Yüzlerce kamu emekçisinin katıldığı dayanışma gecesinde Kardeş Türküler ve Erdal Erzincan sahne aldı.

“Yaşasın örgütlü mücadelemiz / KESK Anadolu Şubeleri”, “Parasız eğitim parasız sağlık” pankartlarının göze çarptığı salonu dolduran yüzlerce kişi söylenen türkü ve parçalara eşlik etti.

Gecenin açılış konuşmasını yapan Eğitim Sen İstanbul 2 Nolu Şube Başkanı Ali Gün, KESK’in mücadele tarihi üzerinde durdu. Konuşmasında içinden geçilen siyasal sürece değindi. Mücadelenin devam edeceği vurgusunun yapıldığı konuşmanın ardından sahne alan Erdal Erzincan tezenesiz bağlama çalma tekniği olan ‘şelpe’ konusunda örnekler sundu.
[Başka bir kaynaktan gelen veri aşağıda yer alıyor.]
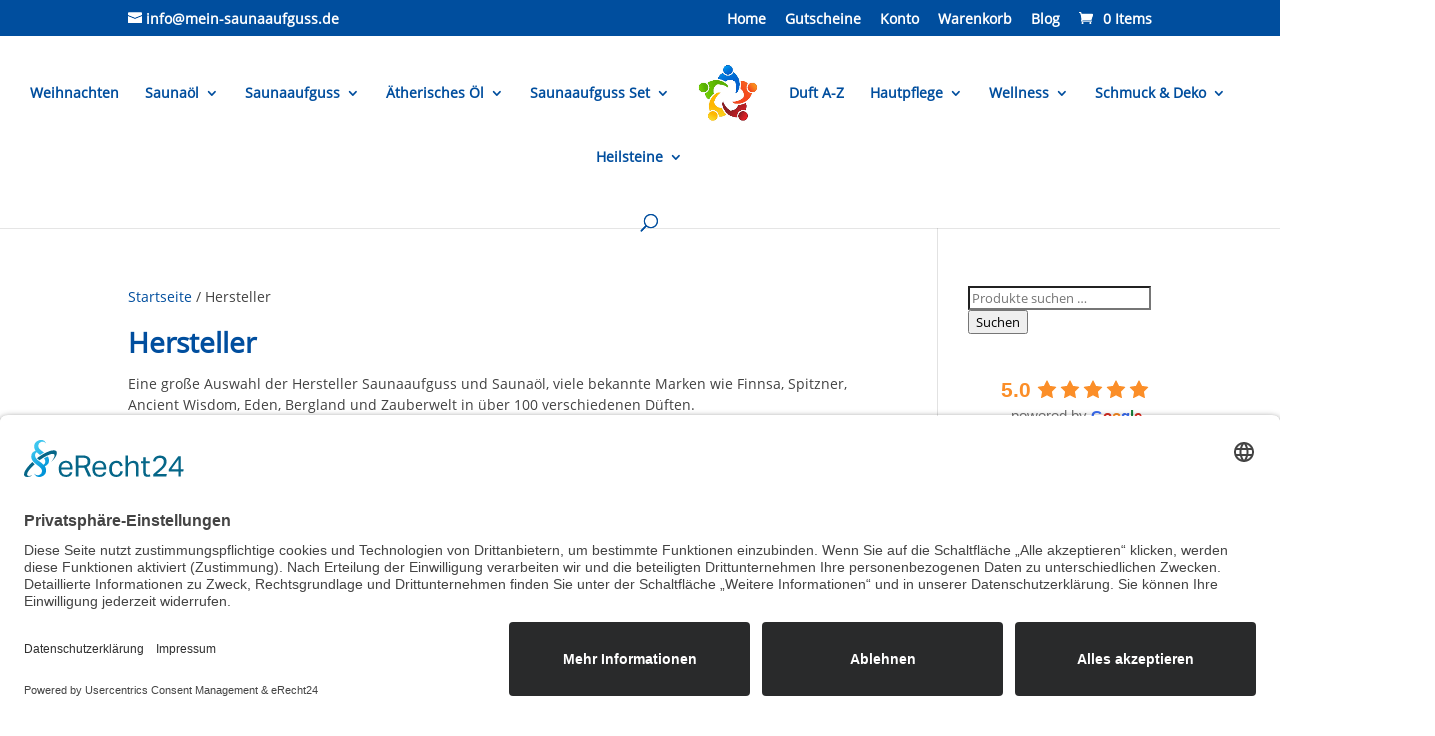

--- FILE ---
content_type: text/css
request_url: https://mein-saunaaufguss.de/wp-content/themes/child-sm/style.css?ver=4.27.5
body_size: 39
content:
/*
Theme Name:     child sm
Description:    
Author:         schneider.media
Template:       Divi

(optional values you can add: Theme URI, Author URI, Version, License, License URI, Tags, Text Domain)
*/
Erzincan’ın ardından sahne alan Kardeş Türküler ise Kürtçe, Arapça, Çingenece ve Türkçe gibi farklı dillerden parçalar seslendirerek geceye katılanlara müzik ziyafeti sundu.

Sosyalist Kamu Emekçileri ise dayanışma gecesine katılan KESK’e bağlı sendikaların üyelerine, KESK’teki genel kurul sürecine ilişkin broşürü ulaştırdı.